[Passage shown]
..............................
Uh their predisposition is to destroy or to discredit people like me or Fox News.
But if there's that kind of power, why not try some way, shape, manner, or form to incorporate it to at least build their audience in their chosen network or at their chosen place, and there's none of that.
So all of this is bogus.
They may be afraid of the power, and they may really consider it, but uh what all I'm saying is they know that this is not where the polarization in this country is taking place.
This program is not the source of the polarization.
This program in Fox News represent the last best hope of providing a counter to the common narrative of the day that the left used to be able to choose and to determine.
We got the audio sound bites on this, so we've got two of them here.
This is uh posted this morning on the Vox.com website, editor-in-chief in Wonderkind, Ezra Klein interviewing Obama, and Ezra Klein said, Look, according to the polls, you're the most polarizing president really since we began polling.
But before you, the record was set by George W. Bush.
See, he's even more polarizing than W. And that's not supposed to have happened, folks.
You remember Obama was going to unify and make everybody love one another.
None of this was supposed to be happening right now.
So Ezra says, polling data, you're the most polarizing president since we began polling.
Uh, and before Bush, the record was set by Bill Clinton.
It seems that there's something structural happening there in terms of party polarization, the way it affects approval ratings and cooperation with presidents.
A lot of it has to do with the fact that a, the balkanization of the media means that we just don't have a common place where we get common facts and a common worldview the way we did 20, 30 years ago.
And that just keeps on accelerating.
..............................
[Listed entries]
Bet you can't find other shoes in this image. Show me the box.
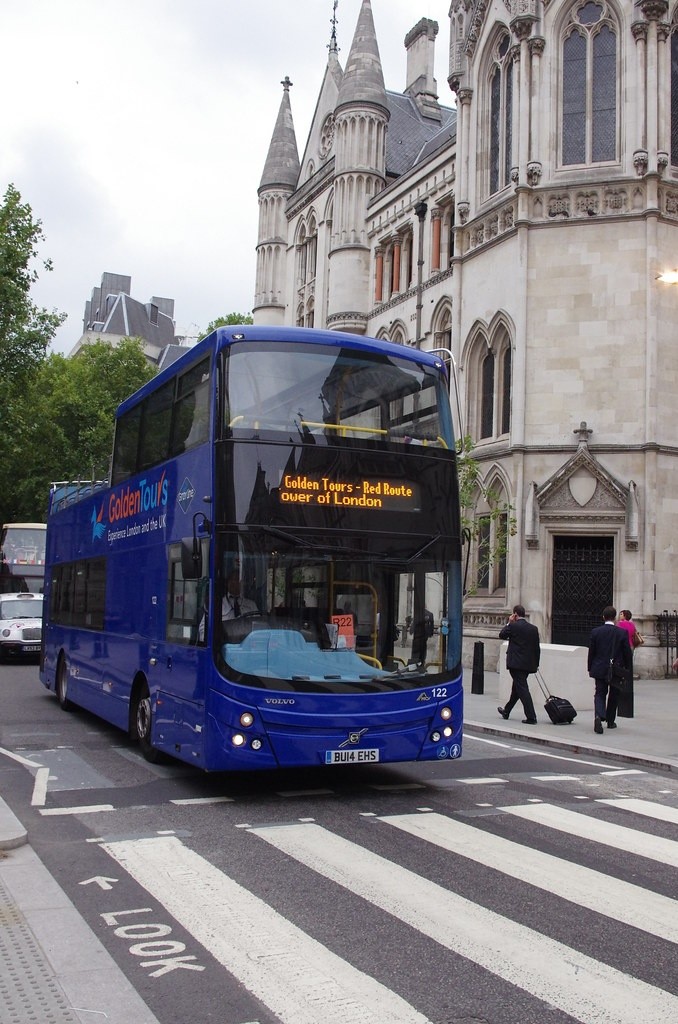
[607,720,617,729]
[498,707,509,719]
[594,716,603,734]
[522,718,537,724]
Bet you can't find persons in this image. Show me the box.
[198,569,260,642]
[344,600,359,635]
[616,610,637,653]
[411,603,434,664]
[587,607,632,733]
[497,605,541,724]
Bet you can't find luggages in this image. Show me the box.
[534,667,577,724]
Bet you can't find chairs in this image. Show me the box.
[58,478,109,511]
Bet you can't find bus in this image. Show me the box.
[0,522,48,595]
[38,325,465,777]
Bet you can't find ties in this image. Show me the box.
[233,597,241,617]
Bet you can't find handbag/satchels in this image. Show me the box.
[607,659,627,692]
[633,631,644,647]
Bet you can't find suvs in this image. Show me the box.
[0,592,44,663]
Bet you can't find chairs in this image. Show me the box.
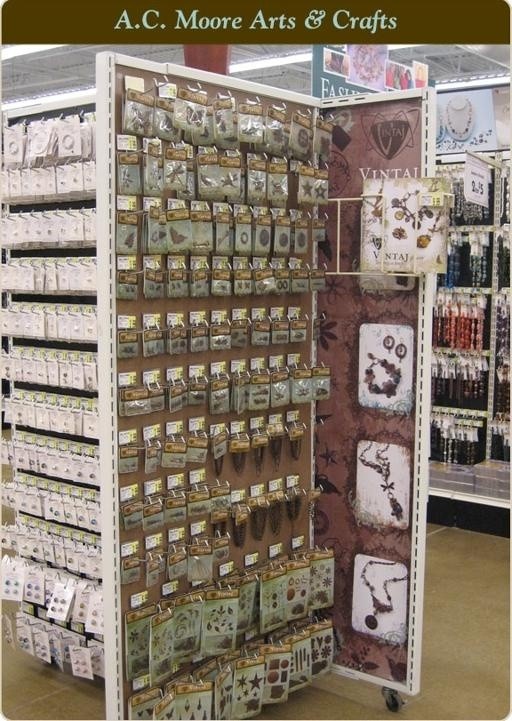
[0,51,510,720]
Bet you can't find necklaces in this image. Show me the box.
[358,441,405,521]
[445,97,473,136]
[365,350,402,399]
[360,560,408,630]
[432,171,510,469]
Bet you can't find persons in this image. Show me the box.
[386,64,425,90]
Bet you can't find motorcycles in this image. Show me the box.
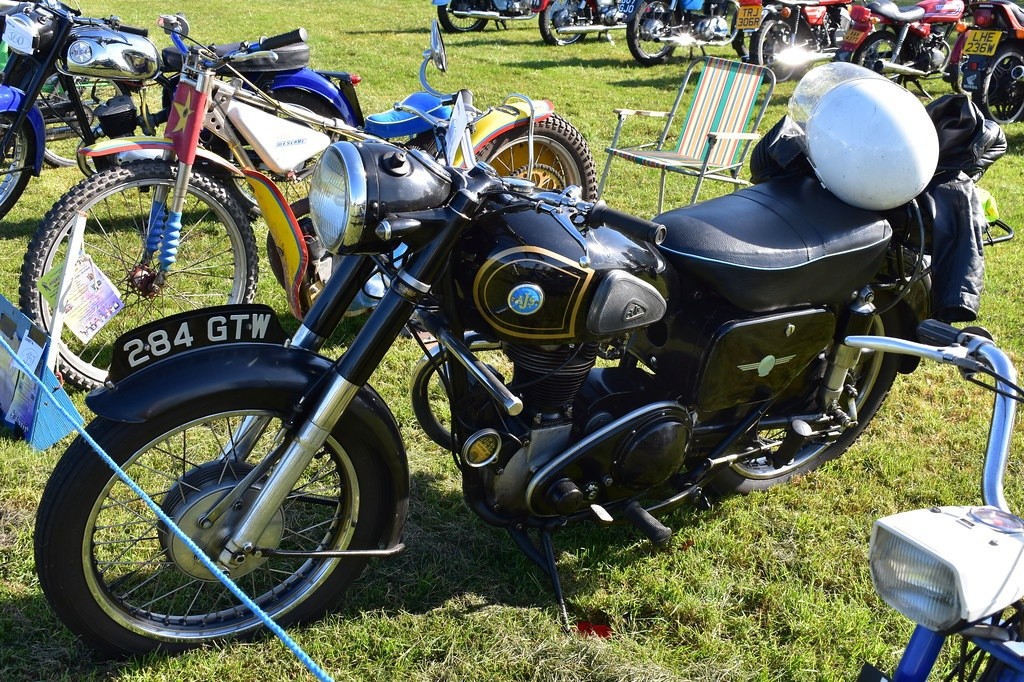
[0,1,1024,682]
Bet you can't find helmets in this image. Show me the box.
[805,76,940,210]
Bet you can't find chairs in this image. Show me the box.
[595,56,778,215]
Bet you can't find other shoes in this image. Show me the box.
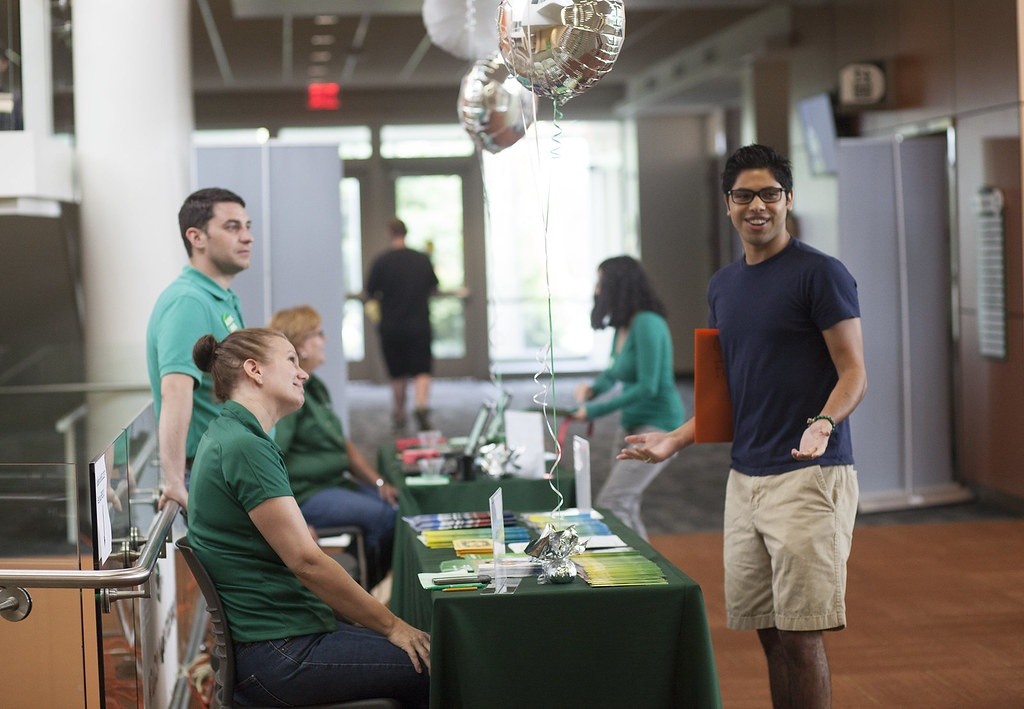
[392,412,407,428]
[416,408,431,430]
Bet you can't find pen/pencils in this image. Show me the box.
[427,583,487,590]
[442,587,477,591]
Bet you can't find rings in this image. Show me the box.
[644,457,651,463]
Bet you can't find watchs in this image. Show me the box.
[374,475,387,489]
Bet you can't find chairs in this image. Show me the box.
[174,536,401,709]
[315,526,369,593]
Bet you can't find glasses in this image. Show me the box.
[726,187,786,205]
[304,329,325,338]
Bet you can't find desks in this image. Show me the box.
[400,507,722,709]
[376,443,571,515]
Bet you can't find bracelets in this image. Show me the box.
[807,415,836,434]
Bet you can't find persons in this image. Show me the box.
[187,326,430,709]
[144,188,277,528]
[617,142,869,709]
[345,220,440,432]
[269,305,402,590]
[570,256,686,545]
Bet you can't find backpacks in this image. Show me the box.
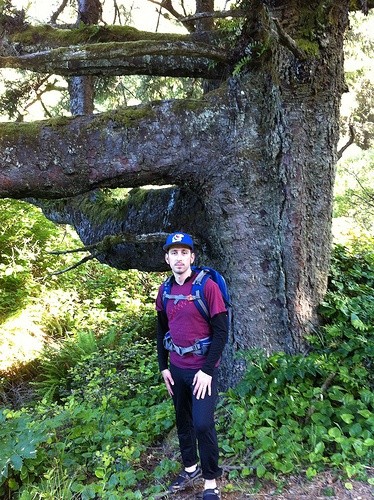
[162,265,229,320]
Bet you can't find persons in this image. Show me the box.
[155,232,230,500]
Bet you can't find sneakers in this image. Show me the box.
[171,464,200,488]
[202,488,219,499]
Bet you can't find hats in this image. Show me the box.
[163,232,193,254]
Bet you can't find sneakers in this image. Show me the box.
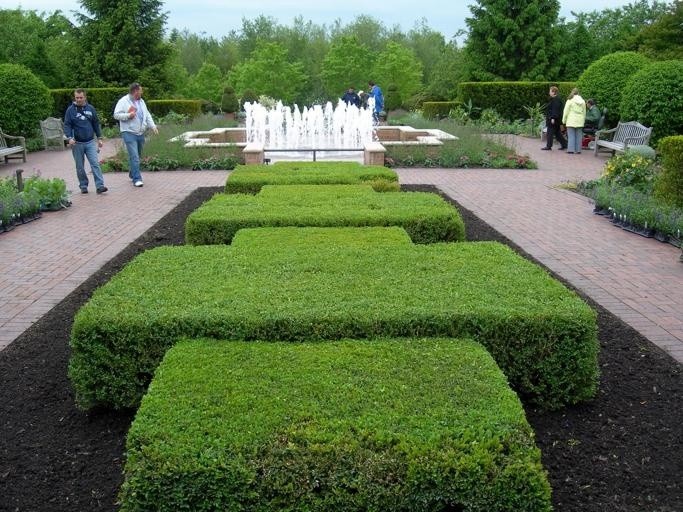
[81,188,88,193]
[130,176,143,186]
[97,186,107,193]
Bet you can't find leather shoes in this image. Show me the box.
[542,145,581,154]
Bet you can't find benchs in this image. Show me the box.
[0,127,26,165]
[39,117,69,152]
[583,108,606,132]
[594,120,653,157]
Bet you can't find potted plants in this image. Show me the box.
[221,87,239,120]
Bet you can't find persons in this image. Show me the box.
[112,82,158,187]
[62,88,108,194]
[561,87,586,154]
[360,79,384,125]
[341,87,359,109]
[540,86,567,150]
[582,99,600,129]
..............................
[Written problem 1] Retype the polarization passage word for word, starting at "They may be" and ending at "of them here.".
[Written problem 2] Condense the paragraph of the polarization passage beginning "This is uh posted this morning" into a single shorter sentence that keeps its main facts.
The data is separate material, unrelated to the polarization passage.

[Worked answer 1]
They may be afraid of the power, and they may really consider it, but uh what all I'm saying is they know that this is not where the polarization in this country is taking place.
This program is not the source of the polarization.
This program in Fox News represent the last best hope of providing a counter to the common narrative of the day that the left used to be able to choose and to determine.
We got the audio sound bites on this, so we've got two of them here.

[Worked answer 2] That morning Vox.com posted an interview in which editor-in-chief Ezra Klein told Obama that, according to the polls, he was the most polarizing president since polling began.